Sur les frais irrépétibles
Aux termes de l’article 700 du code de procédure civile, le juge condamne la partie tenue aux dépens ou, à défaut, la partie perdante, à payer à l’autre partie la somme qu’il détermine, au titre des frais exposés et non compris dans les dépens. Le juge tient compte de l’équité ou de la situation économique de la partie condamnée et peut, même d’office, pour des raisons tirées des mêmes considérations, dire qu’il n’y a pas lieu à cette condamnation.
La caisse d’allocations familiales du Var sera condamnée à payer à Madame [P] [Z] la somme de 1.000 € au titre de l’article 700 du code de procédure civile.

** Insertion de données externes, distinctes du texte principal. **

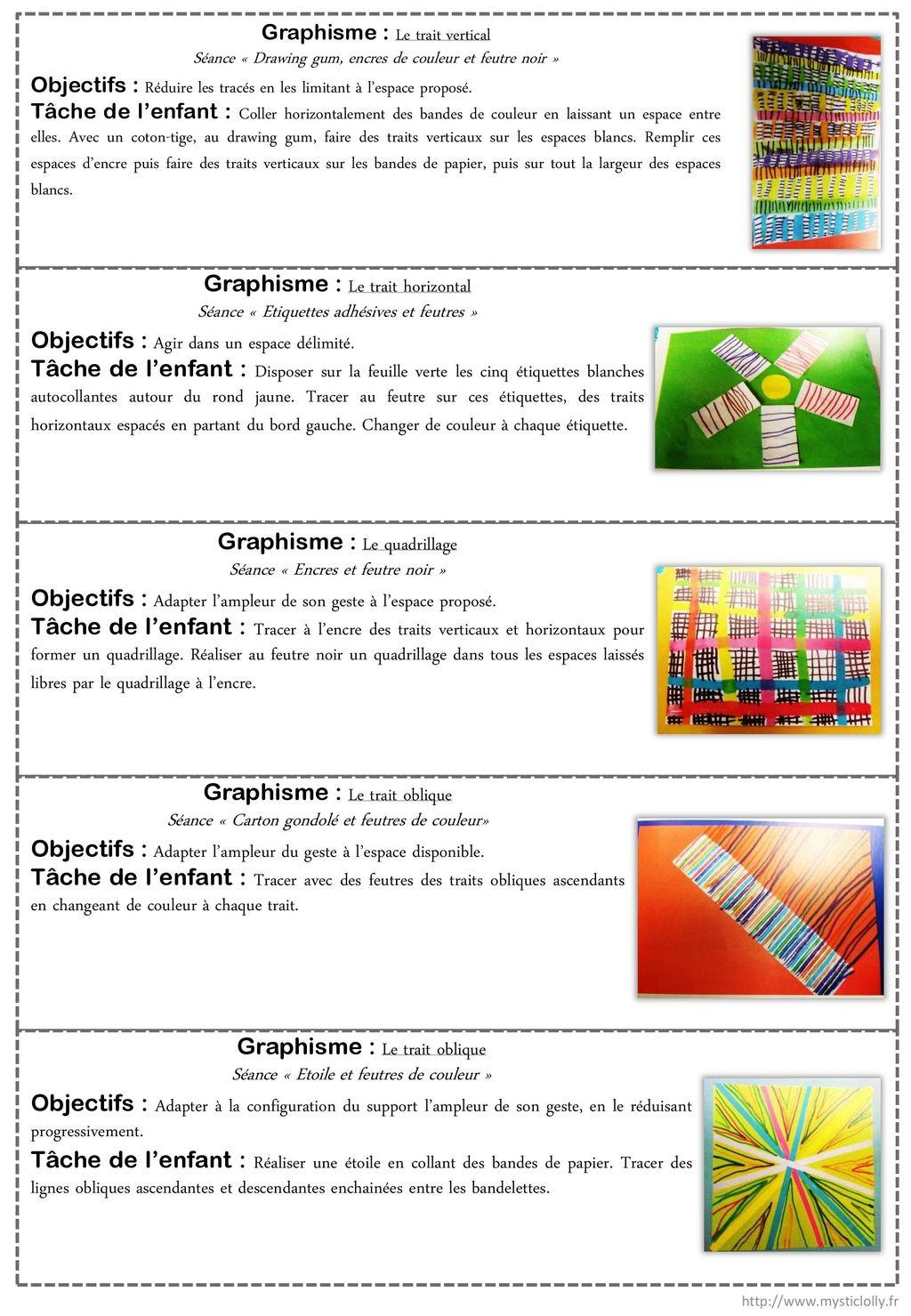 Liste des consignes ateliers graphiques ms ppt t l charger - Tache de gras sur coton couleur ...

Sur l’exécution provisoire
Il sera rappelé que la présente décision est exécutoire de droit à titre provisoire en application de l’article R. 121-21 du code des procédures civiles d’exécution.
PAR CES MOTIFS
Le juge de l’exécution, statuant publiquement, par jugement contradictoire en premier ressort et par mise à disposition au greffe,
DECLARE recevable en la forme la contestation de Madame [P] [Z],
CONSTATE la prescription de l’action en exécution forcée de la contrainte émise par la caisse d’allocations familiales du Jura le 08 juillet 2020,
ORDONNE la mainlevée de la saisie-attribution du 04 juin 2025 dénoncée à Madame [P] [Z] le 10 juin 2025 sur le fondement de la contrainte du 08 juillet 2020,
DEBOUTE les parties de leurs demandes de dommages et intérêts,
DEBOUTE les parties de leurs demandes plus amples ou contraires,
CONDAMNE la caisse d’allocations familiales du Var à payer à Madame [P] [Z] la somme de 1.000 € au titre de l’article 700 du code de procédure civile,
CONDAMNE lacaisse d’allocations familiales du Var aux entiers dépens de l’instance,
RAPPELLE que le présent jugement est, de plein droit, exécutoire par provision.
AINSI JUGE ET PRONONCE PAR MISE A DISPOSITION AU GREFFE DU JUGE DE L’EXECUTION DU TRIBUNAL JUDICIAIRE DE TOULON, LE SEIZE DECEMBRE DEUX MILLE VINGT CINQ.